> [Directive A] Report how many lines of the records contain the word "grazing", giving only the number.

> [Provided text]
○ ○ ○ ○

The information gained from the research program was then integrated into the decision processes for the operation of the Three Gorges Dam. Operations of the dam during flood and drought seasons is determined by the Yangtze River Flood Control and Drought Relief Headquarters (YFDH). The operational plan is drafted based on a structured decision-making (SDM) process involving relevant agencies (Gregory et al., 2012), which is then submitted to the YFDH for approval. A number of government agencies are consulted during this process, including CWRC and YFRC, and those concerned with environmental protection, land and resources, the electricity grid, and navigation. Following the direction set by the YFDH, the operational department of the CTG oversees operations of the Three Gorges Dam. The operational guidelines for the dam clearly stipulate that flood control takes priority over water resources operation (water released for downstream economic production, human needs, and environmental needs), which has priority over electricity production and navigation. For example, in order to cope with salt water intrusion in the Yangtze River estuary in 2014, the reservoir released more water (1.73 billion m3) and lost electrical generation of 160 MWh.
The evolving regulatory requirements for dam operators to maintain river health along with a period of stakeholder consultation and research resulted in changes to the operations of the Three Gorges Dam in 2011. Operational changes included both those aimed at water management to benefit social and economic values downstream (flow releases to mitigate droughts and saltwater intrusion) and flows to promote carp spawning. Drawing on the lessons from the pilot environmental flow releases, in October 2015 these requirements were subsequently incorporated into the official joint regulation of the Three Gorges Dam/Gezhouba cascade released by the MWR.
Implementing Environmental Flows at Three Gorges Dam
Dam operation was first modified in 2011, for two purposes: drought mitigation during the early part of the year; followed by a flow release in May to mimic the Yangtze's natural flood pulse and promote carp spawning. Under this operating mode, flows can be released during periods of drought, between January and April, with discharges up to 6,000 m3/s, which is 1,500 m3/s (25%) higher than the typical inflow discharges during that time of year. Flow releases to promote carp spawning have been made in the early flood period (late May to June), and have lasted for 3–10 days, continuously increasingly the flow during the spawning period of the carps. During these releases, the usual base flow (6,160–14,700 m3/s) is increased by an additional 1,000–6,000 m3/s. These environmental flow releases have now been implemented for seven consecutive years. Examples of environmental flow releases from Three Gorges Dam in 2013 and 2015 were shown in Figure 3.

○ ○ ○ ○

> [Data supplied]
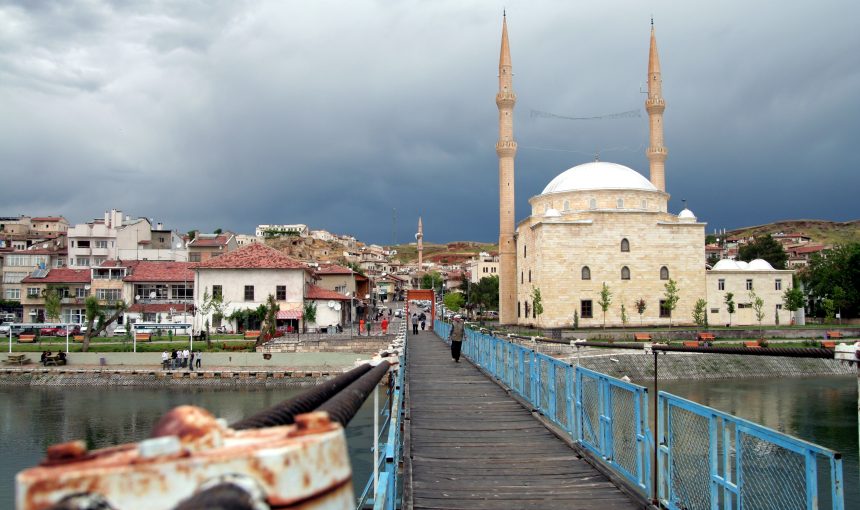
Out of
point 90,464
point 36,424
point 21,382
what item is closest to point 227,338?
point 21,382

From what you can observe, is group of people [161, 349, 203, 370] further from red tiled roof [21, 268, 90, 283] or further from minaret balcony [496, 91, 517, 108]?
minaret balcony [496, 91, 517, 108]

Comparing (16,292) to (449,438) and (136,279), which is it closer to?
(136,279)

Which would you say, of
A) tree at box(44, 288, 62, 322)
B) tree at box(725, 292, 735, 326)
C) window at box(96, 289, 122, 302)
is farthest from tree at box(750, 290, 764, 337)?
tree at box(44, 288, 62, 322)

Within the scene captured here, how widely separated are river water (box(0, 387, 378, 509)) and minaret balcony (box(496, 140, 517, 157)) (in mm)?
20965

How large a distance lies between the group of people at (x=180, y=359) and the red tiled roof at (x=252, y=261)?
8312 mm

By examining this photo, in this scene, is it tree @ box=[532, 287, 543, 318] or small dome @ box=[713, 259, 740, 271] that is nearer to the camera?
tree @ box=[532, 287, 543, 318]

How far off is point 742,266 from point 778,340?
10.1 metres

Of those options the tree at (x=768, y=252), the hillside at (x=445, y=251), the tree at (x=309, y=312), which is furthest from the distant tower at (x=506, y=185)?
the hillside at (x=445, y=251)

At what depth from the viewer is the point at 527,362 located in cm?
1023

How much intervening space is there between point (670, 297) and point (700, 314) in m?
2.45

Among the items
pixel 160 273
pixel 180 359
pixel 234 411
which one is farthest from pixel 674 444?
pixel 160 273

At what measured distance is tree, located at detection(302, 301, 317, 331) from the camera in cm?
3759

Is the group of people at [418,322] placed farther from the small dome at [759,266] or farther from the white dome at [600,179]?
the small dome at [759,266]

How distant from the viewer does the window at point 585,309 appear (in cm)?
3953
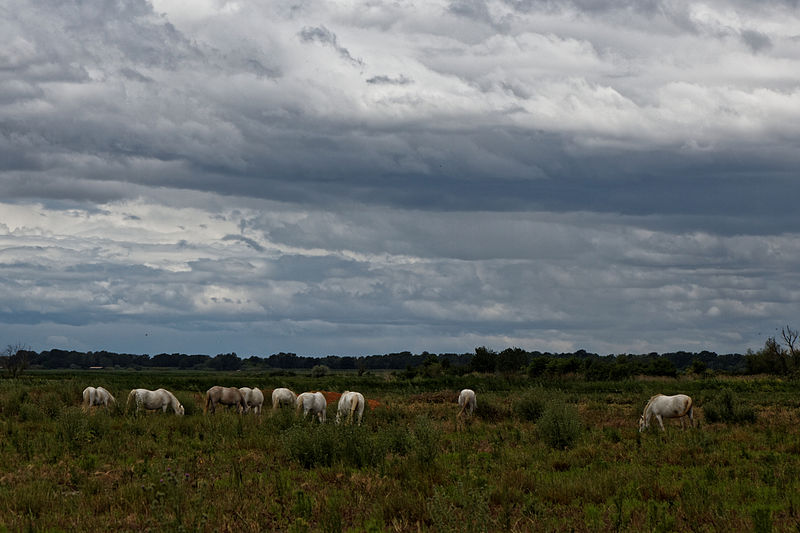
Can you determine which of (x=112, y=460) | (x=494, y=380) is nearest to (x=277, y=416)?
(x=112, y=460)

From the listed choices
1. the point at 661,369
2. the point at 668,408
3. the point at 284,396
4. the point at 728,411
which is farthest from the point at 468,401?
the point at 661,369

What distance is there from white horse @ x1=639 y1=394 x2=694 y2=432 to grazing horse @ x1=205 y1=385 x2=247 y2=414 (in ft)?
53.6

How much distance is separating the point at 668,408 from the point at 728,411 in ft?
12.0

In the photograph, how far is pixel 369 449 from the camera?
1548 centimetres

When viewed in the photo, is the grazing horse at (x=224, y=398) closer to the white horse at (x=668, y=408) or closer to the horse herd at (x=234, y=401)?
the horse herd at (x=234, y=401)

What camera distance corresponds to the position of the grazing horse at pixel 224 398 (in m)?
31.1

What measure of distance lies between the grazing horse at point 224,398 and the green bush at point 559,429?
1572cm

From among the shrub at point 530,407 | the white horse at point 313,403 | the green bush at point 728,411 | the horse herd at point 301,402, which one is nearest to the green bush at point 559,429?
the horse herd at point 301,402

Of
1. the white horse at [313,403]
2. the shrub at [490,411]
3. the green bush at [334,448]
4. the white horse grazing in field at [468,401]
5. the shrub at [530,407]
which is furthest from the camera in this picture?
the white horse grazing in field at [468,401]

○ ○ ○ ○

> [Directive B] From the Three Gorges Dam text, extract everything from "The evolving regulatory" down to "by the MWR.", copied word for word.

> [Exercise response A] 6

> [Exercise response B]
The evolving regulatory requirements for dam operators to maintain river health along with a period of stakeholder consultation and research resulted in changes to the operations of the Three Gorges Dam in 2011. Operational changes included both those aimed at water management to benefit social and economic values downstream (flow releases to mitigate droughts and saltwater intrusion) and flows to promote carp spawning. Drawing on the lessons from the pilot environmental flow releases, in October 2015 these requirements were subsequently incorporated into the official joint regulation of the Three Gorges Dam/Gezhouba cascade released by the MWR.